In summary, this work makes the following contributions:

(1)

We propose a novel intrusion detection method for CAN bus systems based on locality-sensitive hashing (LSH), which enables training-free and real-time anomaly detection;

(2)

We adapt the Nilsimsa hashing algorithm for structured CAN traffic by aggregating the frame sequences and evaluating the similarity scores against recent normal behavior.

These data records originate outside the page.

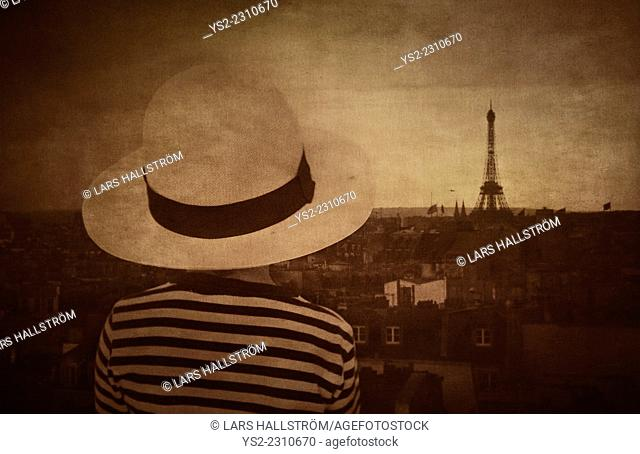 Back view of little girl with hat watching Paris skyline. Dark and moody setting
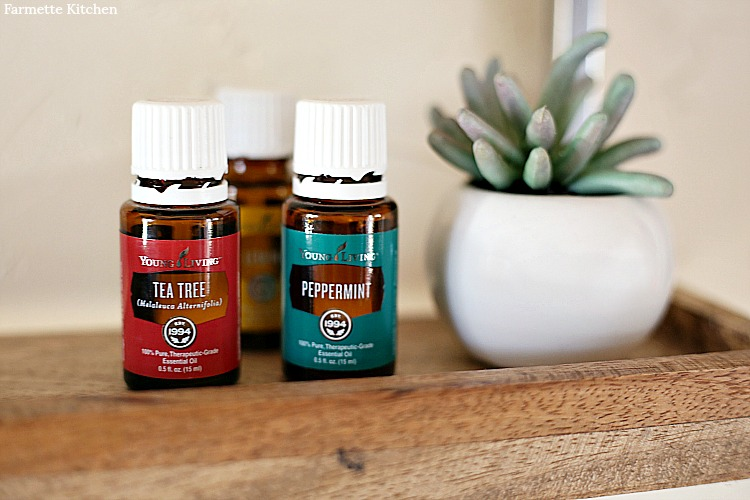 Bottles of Young Living Essential Oils- Tea Tree, Peppermint, and Lemon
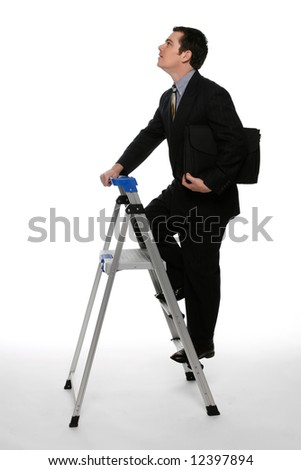 Businessman with his briefcase clutched under one arm climbing  up a stepladder with his gaze focused on the ceiling. Isolated against a white background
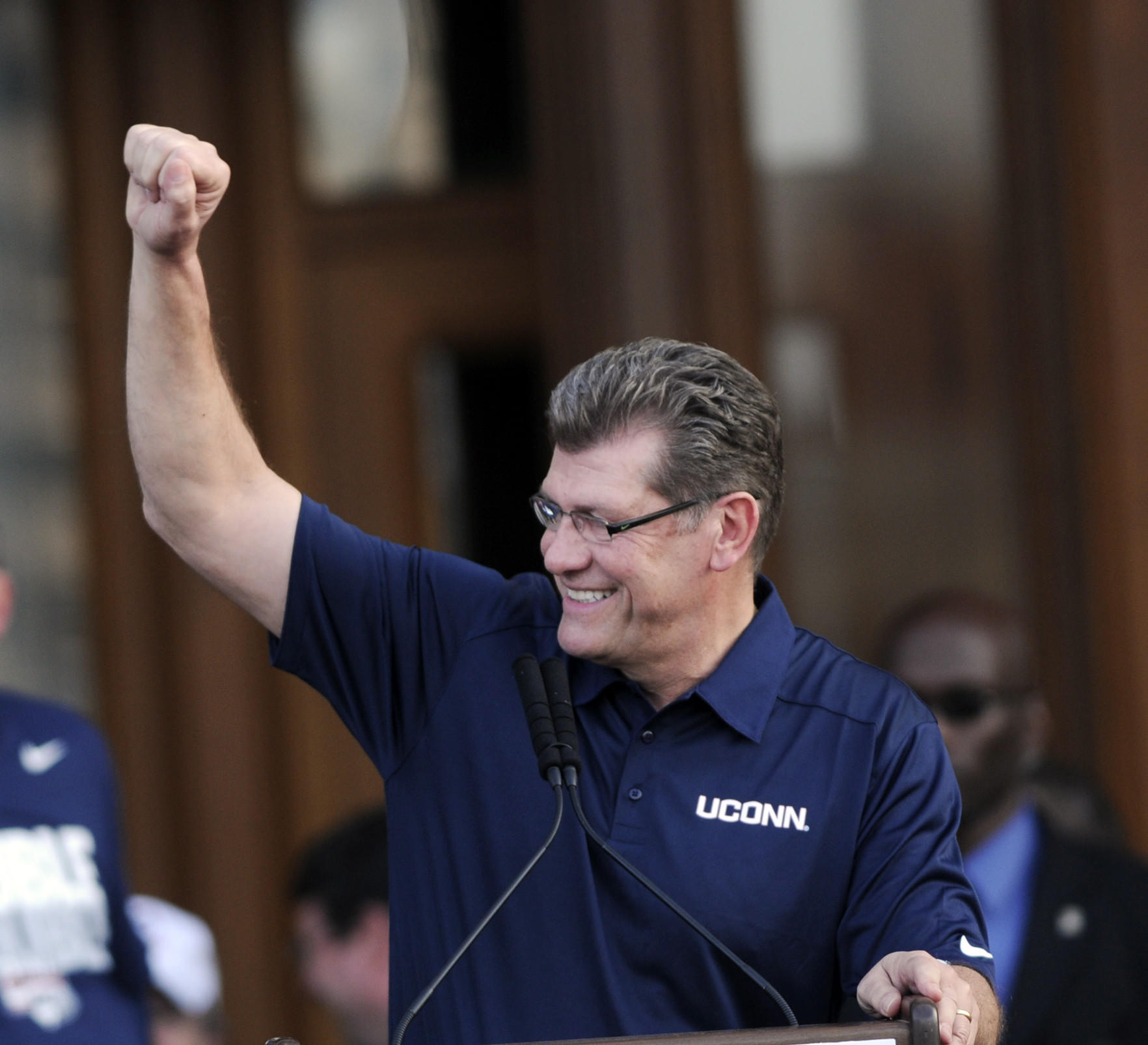HARTFORD- 4/13/14- hc-photo-uconn-parade-0414- UCONN women's coach Geno Auriemma saluted the thousands gathered for a rally at the State Capitol Sunday following the Dual parade for both championship teams. STEPHEN DUNN|sdunn@courant.com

We validated our method on the widely used Car-Hacking Dataset and the Car Hacking Challenge dataset, and the results showed its strong performance in terms of the accuracy, F1-scores, and AUROCs. Compared with other baseline methods, our approach remains lightweight while preserving a reliable detection performance. In addition, we systematically evaluated the impact of key hyperparameters (n, k, and $\alpha$) on the detection performance across the two datasets, confirming the importance of careful parameter selection for balancing the detection accuracy, robustness, and resource efficiency. We also compared Nilsimsa against another locality-sensitive hashing algorithm, TLSH, and demonstrated Nilsimsa’s superior efficacy for CAN bus intrusion detection. While our method demonstrates a promising performance in detecting various types of attacks, we acknowledge its potential vulnerability to low-frequency or stealthy intrusions. Such attacks may gradually contaminate the sliding window used for reference, reducing the detection sensitivity over time. In future work, we aim to enhance the resilience of our approach by exploring adaptive or decay-based windowing strategies, hybrid reference models, and anomaly scoring methods that account for long-term behavioral drift. And we aim to optimize the Nilsimsa algorithm’s workflow to further enhance its performance in network traffic intrusion detection scenarios. We also intend to explore more advanced or automated parameter tuning strategies to further enhance the detection generalization and usability in real-world vehicular systems.

As connected vehicles become increasingly prevalent, their underlying technologies often lack sufficient security—rendering them vulnerable to numerous attacks. This paper provides a novel, lightweight, and effective method for safeguarding CAN bus security in connected vehicles, thus offering algorithm-level support for real-time edge-side detection within a cloud–edge collaborative architecture.